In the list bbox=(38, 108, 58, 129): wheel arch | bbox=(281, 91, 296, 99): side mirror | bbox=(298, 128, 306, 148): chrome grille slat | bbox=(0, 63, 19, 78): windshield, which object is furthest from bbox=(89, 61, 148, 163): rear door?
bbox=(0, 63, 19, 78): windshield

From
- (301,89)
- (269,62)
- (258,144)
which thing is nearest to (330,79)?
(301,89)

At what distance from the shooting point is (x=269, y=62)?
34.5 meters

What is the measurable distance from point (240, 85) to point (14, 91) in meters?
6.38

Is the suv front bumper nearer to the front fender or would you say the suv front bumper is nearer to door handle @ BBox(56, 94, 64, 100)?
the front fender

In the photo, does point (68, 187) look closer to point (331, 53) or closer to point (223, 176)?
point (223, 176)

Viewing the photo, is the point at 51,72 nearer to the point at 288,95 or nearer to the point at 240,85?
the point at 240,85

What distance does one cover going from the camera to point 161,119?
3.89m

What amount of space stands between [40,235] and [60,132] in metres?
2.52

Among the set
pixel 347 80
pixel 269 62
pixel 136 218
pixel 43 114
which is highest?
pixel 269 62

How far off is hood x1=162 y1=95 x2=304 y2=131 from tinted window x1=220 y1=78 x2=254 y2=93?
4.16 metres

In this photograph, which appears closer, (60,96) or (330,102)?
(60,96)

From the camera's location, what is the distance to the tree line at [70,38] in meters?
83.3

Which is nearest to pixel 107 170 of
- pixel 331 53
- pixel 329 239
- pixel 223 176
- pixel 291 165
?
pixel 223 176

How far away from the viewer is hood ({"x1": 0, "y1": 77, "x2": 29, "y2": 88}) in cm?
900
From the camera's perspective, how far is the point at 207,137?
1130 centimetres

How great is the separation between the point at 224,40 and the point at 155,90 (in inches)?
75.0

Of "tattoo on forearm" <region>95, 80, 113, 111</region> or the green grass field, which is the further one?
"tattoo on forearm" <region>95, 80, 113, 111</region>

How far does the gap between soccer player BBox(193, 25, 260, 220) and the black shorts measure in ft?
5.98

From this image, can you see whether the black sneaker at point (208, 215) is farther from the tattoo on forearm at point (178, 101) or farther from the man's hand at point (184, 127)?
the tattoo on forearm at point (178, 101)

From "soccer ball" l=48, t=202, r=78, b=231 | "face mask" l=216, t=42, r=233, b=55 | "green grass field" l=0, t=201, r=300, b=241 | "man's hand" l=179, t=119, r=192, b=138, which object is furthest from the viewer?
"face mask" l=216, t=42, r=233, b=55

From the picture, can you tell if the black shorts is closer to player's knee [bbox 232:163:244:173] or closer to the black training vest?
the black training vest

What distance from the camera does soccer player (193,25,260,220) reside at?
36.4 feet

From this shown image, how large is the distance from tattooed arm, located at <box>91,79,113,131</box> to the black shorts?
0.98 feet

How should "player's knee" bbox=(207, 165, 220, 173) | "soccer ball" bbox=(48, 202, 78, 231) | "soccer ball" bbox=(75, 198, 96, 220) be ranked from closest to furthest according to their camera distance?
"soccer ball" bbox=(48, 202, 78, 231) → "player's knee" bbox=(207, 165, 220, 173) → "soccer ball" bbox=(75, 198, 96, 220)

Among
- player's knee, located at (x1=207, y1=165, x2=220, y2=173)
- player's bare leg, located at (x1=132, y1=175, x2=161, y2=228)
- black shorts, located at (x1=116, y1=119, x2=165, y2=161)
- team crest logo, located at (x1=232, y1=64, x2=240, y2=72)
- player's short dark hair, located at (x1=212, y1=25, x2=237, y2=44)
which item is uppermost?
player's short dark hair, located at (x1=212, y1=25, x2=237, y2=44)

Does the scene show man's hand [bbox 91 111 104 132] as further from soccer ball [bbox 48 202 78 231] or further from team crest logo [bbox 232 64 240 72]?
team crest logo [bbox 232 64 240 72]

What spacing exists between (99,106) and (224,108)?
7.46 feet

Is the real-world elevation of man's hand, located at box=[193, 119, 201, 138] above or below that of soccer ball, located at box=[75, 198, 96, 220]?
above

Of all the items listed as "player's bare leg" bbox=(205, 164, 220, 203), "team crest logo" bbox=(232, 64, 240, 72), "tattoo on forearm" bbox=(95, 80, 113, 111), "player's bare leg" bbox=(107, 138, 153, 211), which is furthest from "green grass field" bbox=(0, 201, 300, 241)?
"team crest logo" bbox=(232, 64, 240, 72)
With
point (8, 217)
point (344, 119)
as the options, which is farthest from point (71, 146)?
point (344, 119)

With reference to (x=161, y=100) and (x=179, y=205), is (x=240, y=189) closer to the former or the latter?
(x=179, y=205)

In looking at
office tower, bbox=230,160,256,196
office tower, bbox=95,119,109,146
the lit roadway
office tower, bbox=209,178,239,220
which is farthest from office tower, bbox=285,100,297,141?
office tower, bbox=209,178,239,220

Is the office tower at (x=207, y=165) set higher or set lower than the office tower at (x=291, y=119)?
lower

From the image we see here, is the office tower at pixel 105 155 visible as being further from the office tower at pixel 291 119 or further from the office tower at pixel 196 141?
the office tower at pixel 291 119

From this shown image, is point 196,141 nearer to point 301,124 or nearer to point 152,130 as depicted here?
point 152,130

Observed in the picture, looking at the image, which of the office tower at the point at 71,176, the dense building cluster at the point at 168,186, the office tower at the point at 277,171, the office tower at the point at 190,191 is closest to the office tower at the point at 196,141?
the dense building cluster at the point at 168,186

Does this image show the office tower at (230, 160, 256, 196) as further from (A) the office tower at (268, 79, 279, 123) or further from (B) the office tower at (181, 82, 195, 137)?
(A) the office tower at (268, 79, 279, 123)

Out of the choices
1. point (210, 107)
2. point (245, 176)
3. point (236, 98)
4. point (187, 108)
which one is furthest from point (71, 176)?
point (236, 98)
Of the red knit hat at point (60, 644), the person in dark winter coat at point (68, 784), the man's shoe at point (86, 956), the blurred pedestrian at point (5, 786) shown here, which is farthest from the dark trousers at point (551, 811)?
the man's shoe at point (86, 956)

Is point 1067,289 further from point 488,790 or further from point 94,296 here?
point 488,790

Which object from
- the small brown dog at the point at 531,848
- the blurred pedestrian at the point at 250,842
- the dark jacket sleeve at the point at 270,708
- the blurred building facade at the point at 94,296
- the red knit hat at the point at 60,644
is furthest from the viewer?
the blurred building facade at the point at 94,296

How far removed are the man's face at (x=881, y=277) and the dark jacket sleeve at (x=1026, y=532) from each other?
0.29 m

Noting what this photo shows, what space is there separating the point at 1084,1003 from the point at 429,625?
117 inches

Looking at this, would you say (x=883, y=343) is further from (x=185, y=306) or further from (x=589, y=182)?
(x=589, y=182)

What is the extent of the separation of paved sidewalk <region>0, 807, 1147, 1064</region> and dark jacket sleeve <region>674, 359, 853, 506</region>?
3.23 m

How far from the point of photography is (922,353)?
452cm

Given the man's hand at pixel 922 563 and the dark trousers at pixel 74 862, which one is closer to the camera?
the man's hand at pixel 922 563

○ ○ ○

* STATED GOAL *
Render the part of the items that opens with the line containing "Is point 1067,289" and runs through the end of the items as a Markdown table with the columns Row and Item line. Number each line and leave out blank lines.

* SOLUTION TO THIS TASK *
| Row | Item line |
|---|---|
| 1 | Is point 1067,289 further from point 488,790 or further from point 94,296 here? |
| 2 | point 488,790 |
| 3 | Which object from |
| 4 | - the small brown dog at the point at 531,848 |
| 5 | - the blurred pedestrian at the point at 250,842 |
| 6 | - the dark jacket sleeve at the point at 270,708 |
| 7 | - the blurred building facade at the point at 94,296 |
| 8 | - the red knit hat at the point at 60,644 |
| 9 | is furthest from the viewer? |
| 10 | the blurred building facade at the point at 94,296 |
| 11 | How far removed are the man's face at (x=881, y=277) and the dark jacket sleeve at (x=1026, y=532) from each other? |
| 12 | 0.29 m |
| 13 | Noting what this photo shows, what space is there separating the point at 1084,1003 from the point at 429,625? |
| 14 | 117 inches |
| 15 | Looking at this, would you say (x=883, y=343) is further from (x=185, y=306) or further from (x=589, y=182)? |
| 16 | (x=589, y=182) |
| 17 | What is the extent of the separation of paved sidewalk <region>0, 807, 1147, 1064</region> and dark jacket sleeve <region>674, 359, 853, 506</region>? |
| 18 | 3.23 m |
| 19 | How far from the point of photography is (922,353)? |
| 20 | 452cm |
| 21 | Given the man's hand at pixel 922 563 and the dark trousers at pixel 74 862, which one is closer to the camera? |
| 22 | the man's hand at pixel 922 563 |